Широкое и костистое, с приметным раздвоенным подбородком, лицо Хисуна каждой чертой своей выражало ожесточение и колкость.
— Начал, так досказывай, — сухо сказал Кряжев, видя, что кочегар замолчал.
— А чо досказывать-то? Вы подите к нему на паровоз, поглядите, какой там порядочек. Всю бригаду, зараза, зажал. Все на него батрачат.

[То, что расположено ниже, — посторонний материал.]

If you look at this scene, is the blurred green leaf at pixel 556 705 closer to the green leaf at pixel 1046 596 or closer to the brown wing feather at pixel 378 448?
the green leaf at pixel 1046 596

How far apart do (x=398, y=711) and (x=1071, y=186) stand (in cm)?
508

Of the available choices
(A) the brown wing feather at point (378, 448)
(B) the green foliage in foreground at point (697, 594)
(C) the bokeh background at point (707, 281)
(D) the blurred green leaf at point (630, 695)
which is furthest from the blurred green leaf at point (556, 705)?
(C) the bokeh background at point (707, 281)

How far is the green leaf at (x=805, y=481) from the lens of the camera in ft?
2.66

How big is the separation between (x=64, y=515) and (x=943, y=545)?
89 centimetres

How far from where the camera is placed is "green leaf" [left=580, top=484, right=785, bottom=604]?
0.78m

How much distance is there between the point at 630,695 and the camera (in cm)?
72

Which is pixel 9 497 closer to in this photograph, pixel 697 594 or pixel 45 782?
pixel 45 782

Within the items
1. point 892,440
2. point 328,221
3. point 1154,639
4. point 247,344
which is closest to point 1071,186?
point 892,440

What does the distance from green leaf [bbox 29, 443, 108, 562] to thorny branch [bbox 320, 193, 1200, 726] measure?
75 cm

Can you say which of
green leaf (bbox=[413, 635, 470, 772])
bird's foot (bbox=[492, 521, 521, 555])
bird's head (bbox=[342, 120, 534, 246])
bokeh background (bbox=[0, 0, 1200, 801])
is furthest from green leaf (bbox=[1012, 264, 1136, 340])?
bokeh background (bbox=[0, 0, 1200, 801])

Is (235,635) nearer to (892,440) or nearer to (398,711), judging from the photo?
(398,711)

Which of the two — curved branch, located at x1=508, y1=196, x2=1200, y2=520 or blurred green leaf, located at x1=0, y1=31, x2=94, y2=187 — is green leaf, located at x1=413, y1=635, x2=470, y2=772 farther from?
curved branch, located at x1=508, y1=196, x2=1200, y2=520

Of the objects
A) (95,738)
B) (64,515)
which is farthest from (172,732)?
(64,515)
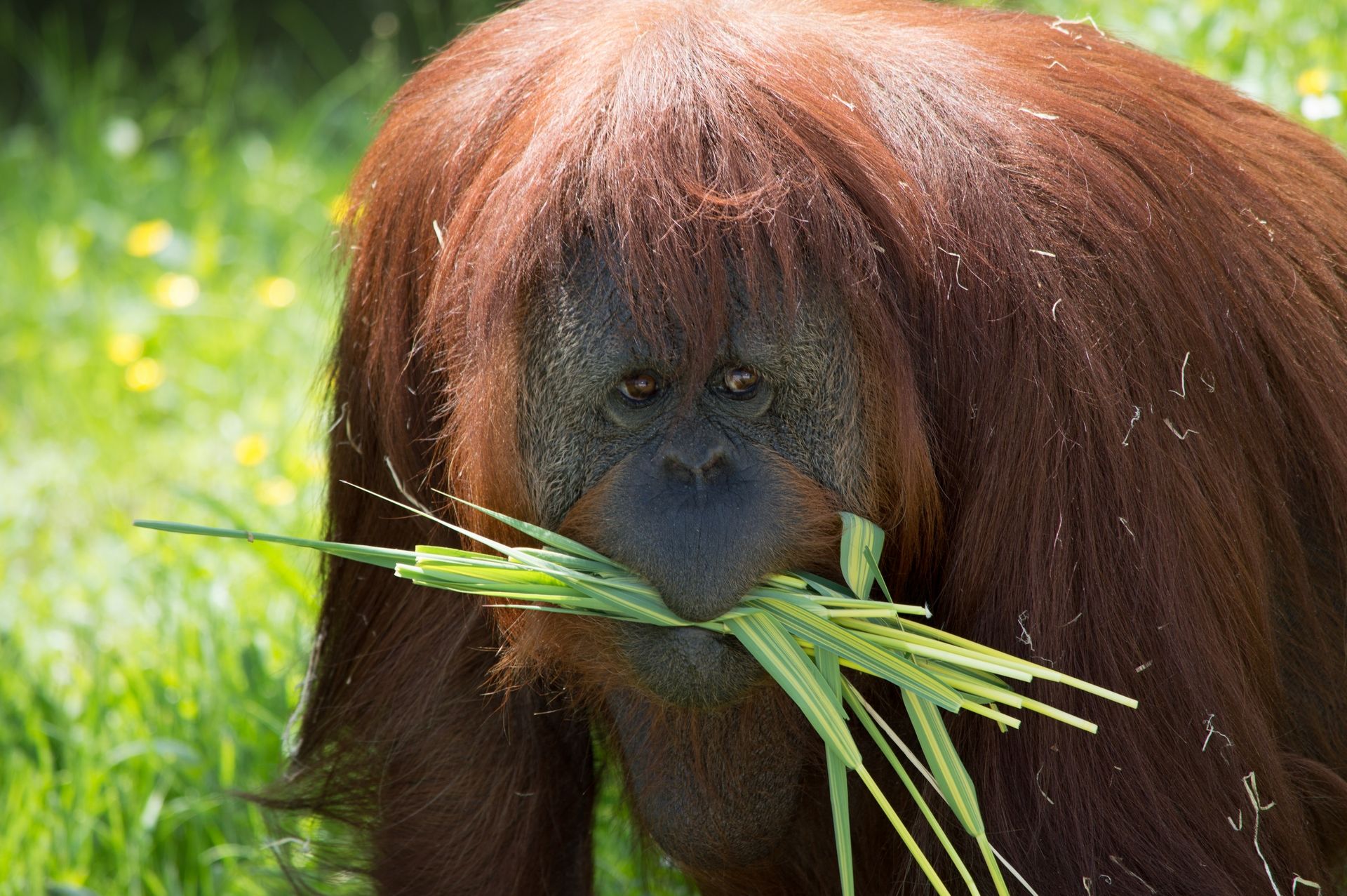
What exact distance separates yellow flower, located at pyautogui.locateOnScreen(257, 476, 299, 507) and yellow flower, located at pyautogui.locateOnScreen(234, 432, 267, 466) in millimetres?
87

— Как так? — спросил Овинский.
— Да так… Только машина из поездки придет, Городилов сразу саквояжик в руки — и подался, а помощнику с кочегаром машину сменщикам готовить. Еще пригрозит, зараза: «Чтоб у меня полный марафет был, а не то я вам устрою!..» Или на промывке — бригада вкалывает почем зря, а он, зараза, как на парад является. А чуть что случись на паровозе, бригада же и виновата, на нее же и капает ходит — подвели, говорит, зараза. Да еще перед нами речь толкает, о сознательности, о дисциплине, зараза, поет…
— Почему же вы молчали? Почему не заявляли администрации или партийному бюро?
— Да-а, как же, стану я ходить капать! — проворчал кочегар.
Овинский возмутился:
— При чем тут капать? Не капать, а правду сказать.
— Правду! — протянул кочегар. — Сказал я как-то правду, на промывке при всей бригаде выдал Городилову. Ну и что? Кому легче стало?..
— Так тебе ж и говорят, что надо было в партбюро, — вставил Юрка.